Direction 1 -> Please report how many of the rows below contain the string "centimetres", giving only the number.

Document section ->

★ ★ ★

On Monday afternoon, President Donald Trump issued a public warning, threatening, yet again, to dismantle Iran’s remaining energy and water infrastructure if a negotiated settlement is not reached.
Declaring that the United States is in discussions with a “new, and more reasonable, regime,” Trump warned that if Iran kept threatening regional economic interests, American forces would “blow up and completely obliterate all [Iranian] Electric Generating Plants, Oil Wells and Kharg Island,” referring to the critical port and oil depot.
This threat comes on the tail end of a long series of back-and-forth threats between Trump and Iranian officials, with each side threatening the other’s economic and energy interests. This rhetorical tit-for-tat underscores a defining characteristic of the Iran war. Rather than turning on the conquest of territory, the destruction of leadership or the elimination of warfighting capacity, this war increasingly spins on the orbit of economic and energy pressure.
“Whether you like it or not, this is an energy war,” Israeli security analyst Gilad Cohen observed in a recent post.
Iran’s economy
Despite the persistent headlines, the clear economic loser of this conflict is Iran. Even without the threatened additional damage to Iranian infrastructure, the Iranian economy has already sustained severe damage. Since the start of the war, Israeli and U.S. forces have systematically dismantled key elements of Iran’s energy and defense sectors. Airstrikes have targeted major petroleum hubs around the capital, including the Shahran oil refinery, as well as the South Pars natural gas field, and critical energy facilities in Karaj. Electrical grids in multiple major cities, including Tehran, have been disrupted, leading to rolling blackouts throughout the country.
The strikes have also targeted major industrial and cultural assets. Israeli forces hit two major steel plants, and Iranian state television released visuals showing massive destruction at the capital’s Azadi Stadium, the largest sports complex in Iran.
Outside of Iran, the economic foundation supporting its regional proxies is also being systematically erased. In Lebanon, the Israeli military has carried out coordinated strikes against Al-Qard Al-Hasan, a Hezbollah-affiliated financial institution, destroying approximately 30 branches by early March. Alongside these strikes, the IDF has actively targeted Hezbollah gas stations and other businesses, choking off the financial lifelines of the proxy network.

★ ★ ★

[Stored dataset rows]
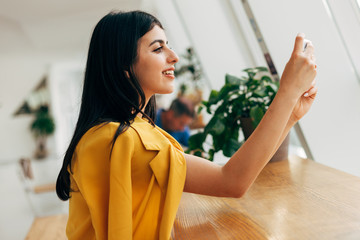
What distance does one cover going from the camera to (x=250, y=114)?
1499mm

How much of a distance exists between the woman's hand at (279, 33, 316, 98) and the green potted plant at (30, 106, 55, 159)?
1130 cm

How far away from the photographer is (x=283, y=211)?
3.14 ft

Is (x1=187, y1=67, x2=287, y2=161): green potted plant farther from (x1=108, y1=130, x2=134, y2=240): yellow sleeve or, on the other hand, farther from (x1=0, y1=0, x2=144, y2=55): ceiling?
(x1=0, y1=0, x2=144, y2=55): ceiling

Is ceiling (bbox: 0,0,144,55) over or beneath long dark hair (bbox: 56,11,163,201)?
over

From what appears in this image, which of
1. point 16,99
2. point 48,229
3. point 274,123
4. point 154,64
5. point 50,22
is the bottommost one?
point 48,229

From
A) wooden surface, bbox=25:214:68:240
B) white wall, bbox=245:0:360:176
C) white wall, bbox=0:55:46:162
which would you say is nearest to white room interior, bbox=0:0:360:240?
white wall, bbox=245:0:360:176

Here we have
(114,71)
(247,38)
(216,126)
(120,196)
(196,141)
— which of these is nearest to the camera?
(120,196)

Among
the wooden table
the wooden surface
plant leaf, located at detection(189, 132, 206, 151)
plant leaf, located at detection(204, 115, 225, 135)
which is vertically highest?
plant leaf, located at detection(204, 115, 225, 135)

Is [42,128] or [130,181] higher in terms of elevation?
[130,181]

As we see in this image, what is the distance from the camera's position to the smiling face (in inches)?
37.3

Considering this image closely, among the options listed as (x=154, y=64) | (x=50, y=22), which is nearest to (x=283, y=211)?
(x=154, y=64)

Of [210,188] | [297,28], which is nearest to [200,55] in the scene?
[297,28]

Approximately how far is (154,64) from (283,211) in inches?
20.8

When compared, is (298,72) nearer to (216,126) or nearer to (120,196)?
(120,196)
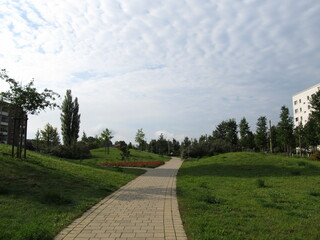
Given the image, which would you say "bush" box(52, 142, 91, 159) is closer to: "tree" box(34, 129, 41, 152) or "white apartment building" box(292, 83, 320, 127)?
"tree" box(34, 129, 41, 152)

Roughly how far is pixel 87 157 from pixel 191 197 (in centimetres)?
3107

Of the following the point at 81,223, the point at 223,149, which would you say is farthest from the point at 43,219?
the point at 223,149

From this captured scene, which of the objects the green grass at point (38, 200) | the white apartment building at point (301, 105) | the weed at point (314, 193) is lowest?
the weed at point (314, 193)

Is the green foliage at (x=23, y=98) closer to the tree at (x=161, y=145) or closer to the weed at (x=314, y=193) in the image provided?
the weed at (x=314, y=193)

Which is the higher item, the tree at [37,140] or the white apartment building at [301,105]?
the white apartment building at [301,105]

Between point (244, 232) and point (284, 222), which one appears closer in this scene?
point (244, 232)

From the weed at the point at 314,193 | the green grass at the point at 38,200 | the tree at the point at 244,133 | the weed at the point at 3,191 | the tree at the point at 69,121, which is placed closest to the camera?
the green grass at the point at 38,200

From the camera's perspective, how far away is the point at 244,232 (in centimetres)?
514

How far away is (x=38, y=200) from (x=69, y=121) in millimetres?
38107

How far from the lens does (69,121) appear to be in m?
44.0

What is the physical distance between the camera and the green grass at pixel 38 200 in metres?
5.12

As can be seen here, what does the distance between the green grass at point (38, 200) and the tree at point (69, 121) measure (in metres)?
32.0

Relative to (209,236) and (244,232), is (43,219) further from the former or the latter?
(244,232)

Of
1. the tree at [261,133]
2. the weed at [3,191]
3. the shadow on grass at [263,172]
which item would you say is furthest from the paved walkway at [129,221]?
the tree at [261,133]
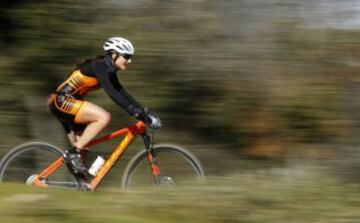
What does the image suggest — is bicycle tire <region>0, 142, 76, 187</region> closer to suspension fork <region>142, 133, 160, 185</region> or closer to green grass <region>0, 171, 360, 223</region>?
suspension fork <region>142, 133, 160, 185</region>

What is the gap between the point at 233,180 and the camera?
568 centimetres

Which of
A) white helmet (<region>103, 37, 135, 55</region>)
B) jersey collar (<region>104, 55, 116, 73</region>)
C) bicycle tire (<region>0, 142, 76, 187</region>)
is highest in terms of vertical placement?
white helmet (<region>103, 37, 135, 55</region>)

★ ★ ★

Direction 2 -> According to the article on the Iran war, how many Al-Qard Al-Hasan branches had the Israeli military destroyed by early March?

Expected output 1 -> 3

Expected output 2 -> Approximately 30 branches.